----- Text -----

The switch to NVMe has led to experimentation and innovation with SSD form factors. In 2018 the Intel Ruler concept spawned a wide array of form factors under the Enterprise and Datacenter Small Form Factor (EDSFF) family of standards. Now that EDSFF has seen some real-world adoption, the options have been tweaked a bit and different product segments are starting to coalesce around particular variants. The E1.L (EDSFF 1U Long) form factor that most closely resembles the original Intel Ruler is best suited for dedicated storage boxes using extremely high capacity drives. The shorter E1.S form factor is proving to be the most popular EDSFF variant, and two different heatsink designs have been standardized, with the thicker heatsink intended to allow EDSFF slots to accommodate compute accelerators that draw more power than typical SSDs.

On the client/consumer side, M.2 still reigns supreme, but there's a trend among PC OEMs toward shorter card lengths like M.2 2230 instead of the M.2 2280 that is standard for retail SSDs. DRAMless NVMe controllers and single-package BGA SSDs along with high-density 3D NAND have drastically reduced the PCB area requirements for 1TB and smaller capacities that make up the bulk of the client SSD market. High-end drives won't abandon M.2 2280, but many ultrabooks and tablets don't need that kind of storage and smaller SSD form factors give OEMs more flexibility in laying out system internals.

Toshiba/Kioxia has also proposed a new tiny form factor intended to be a replaceable alternative to BGA SSDs and significantly smaller than the smallest removable M.2 card sizes. Their XFMEXPRESS proposal might catch on in a niche of embedded systems, tablets and other portable devices.

----- Provided data -----

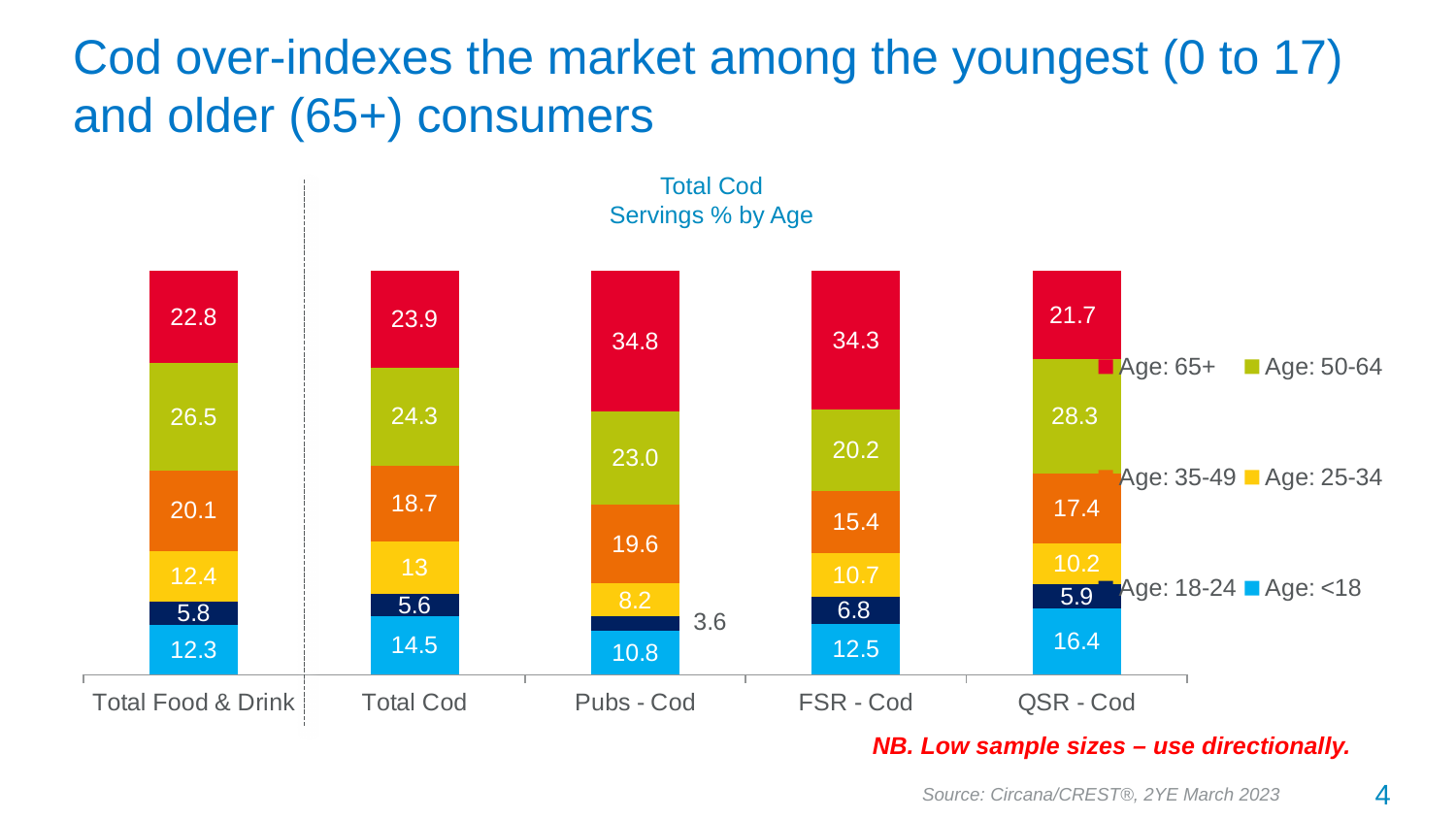
What is the Age: 18-24 value for Pubs - Cod? 3.6 What is the difference between the Age: 50-64 values for QSR - Cod and FSR - Cod? 8.1 Which category has the lowest Age: 18-24 value? Pubs - Cod What kind of chart is shown on the slide? Stacked bar chart Which is larger, the Age: 35-49 value for Total Food & Drink or for Total Cod? Total Food & Drink Which category has the highest Age: 65+ value? Pubs - Cod How many categories are shown along the x axis? 5 How many age groups does the legend list? 6 What is the title of the chart? Total Cod Servings % by Age What is the Age: 65+ value for Pubs - Cod? 34.8 What is the total of the stacked bar for Total Cod? 100.0 What is the Age: <18 value for QSR - Cod? 16.4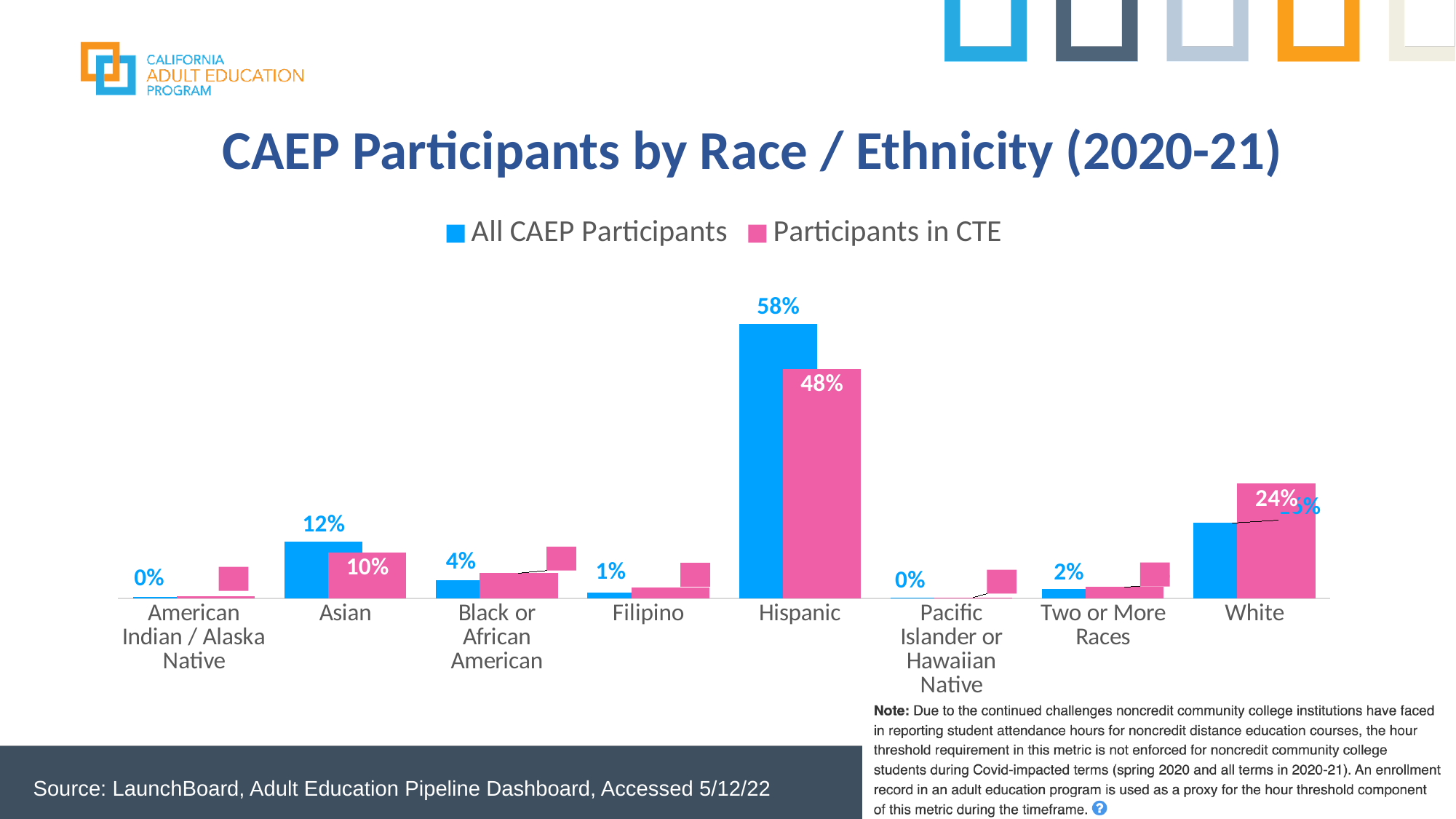
How many race/ethnicity categories are shown on the x axis? 8 What is the difference between the All CAEP Participants and Participants in CTE values for Hispanic? 10 percentage points What percentage of Participants in CTE are White? 24% What percentage of All CAEP Participants are Asian? 12% What percentage of Participants in CTE are Hispanic? 48% What kind of chart is shown on the slide? Bar chart For Asian, which is larger: the All CAEP Participants value or the Participants in CTE value? All CAEP Participants Which is larger among Participants in CTE: Hispanic or White? Hispanic How many series does the legend list? 2 Which race/ethnicity category has the highest share of All CAEP Participants? Hispanic What percentage of All CAEP Participants are Black or African American? 4% What percentage of All CAEP Participants are Hispanic? 58%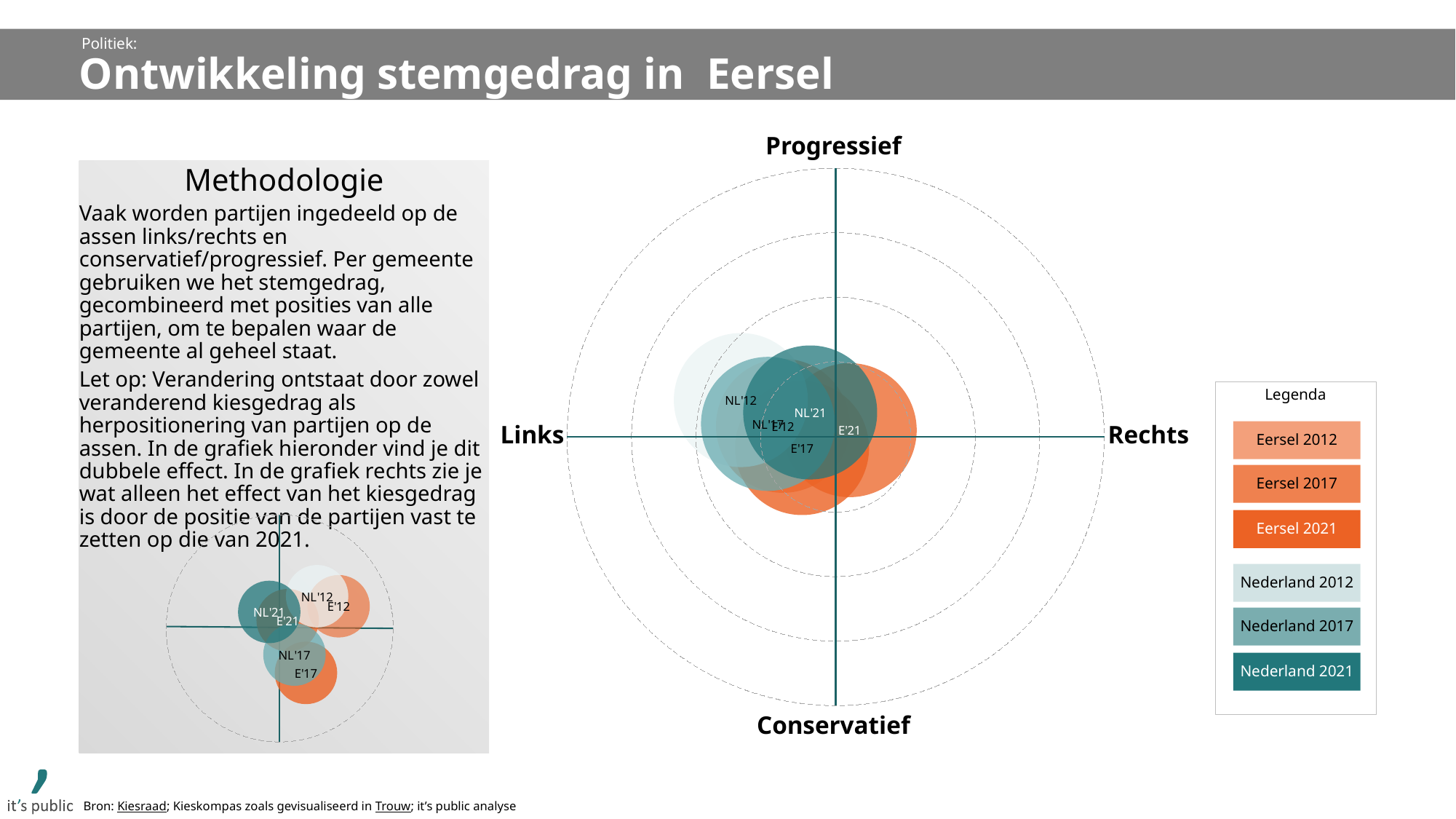
How many labelled bubbles are plotted in the large chart? 6 What kind of chart is the large chart on the right side of the slide? Bubble chart In the large chart, what label is shown at the right end of the horizontal axis? Rechts In the large chart, which bubble lies furthest to the left (most 'Links')? NL'12 In the large chart, which bubble lies lowest (most 'Conservatief')? E'17 In the small chart inside the Methodologie box, which bubble lies furthest to the right? E'12 In the large chart, is the E'21 bubble positioned to the left or to the right of the NL'21 bubble? Right In the small chart inside the Methodologie box, is the NL'21 bubble to the left or to the right of the vertical axis? Left How many entries does the legend (Legenda) list? 6 In the large chart, what label is shown at the top end of the vertical axis? Progressief In the large chart, which bubble lies furthest to the right (most 'Rechts')? E'21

-----

Write out the entire passage on SSD form factors word for word, without changing anything.

Expected output:
The switch to NVMe has led to experimentation and innovation with SSD form factors. In 2018 the Intel Ruler concept spawned a wide array of form factors under the Enterprise and Datacenter Small Form Factor (EDSFF) family of standards. Now that EDSFF has seen some real-world adoption, the options have been tweaked a bit and different product segments are starting to coalesce around particular variants. The E1.L (EDSFF 1U Long) form factor that most closely resembles the original Intel Ruler is best suited for dedicated storage boxes using extremely high capacity drives. The shorter E1.S form factor is proving to be the most popular EDSFF variant, and two different heatsink designs have been standardized, with the thicker heatsink intended to allow EDSFF slots to accommodate compute accelerators that draw more power than typical SSDs.

On the client/consumer side, M.2 still reigns supreme, but there's a trend among PC OEMs toward shorter card lengths like M.2 2230 instead of the M.2 2280 that is standard for retail SSDs. DRAMless NVMe controllers and single-package BGA SSDs along with high-density 3D NAND have drastically reduced the PCB area requirements for 1TB and smaller capacities that make up the bulk of the client SSD market. High-end drives won't abandon M.2 2280, but many ultrabooks and tablets don't need that kind of storage and smaller SSD form factors give OEMs more flexibility in laying out system internals.

Toshiba/Kioxia has also proposed a new tiny form factor intended to be a replaceable alternative to BGA SSDs and significantly smaller than the smallest removable M.2 card sizes. Their XFMEXPRESS proposal might catch on in a niche of embedded systems, tablets and other portable devices.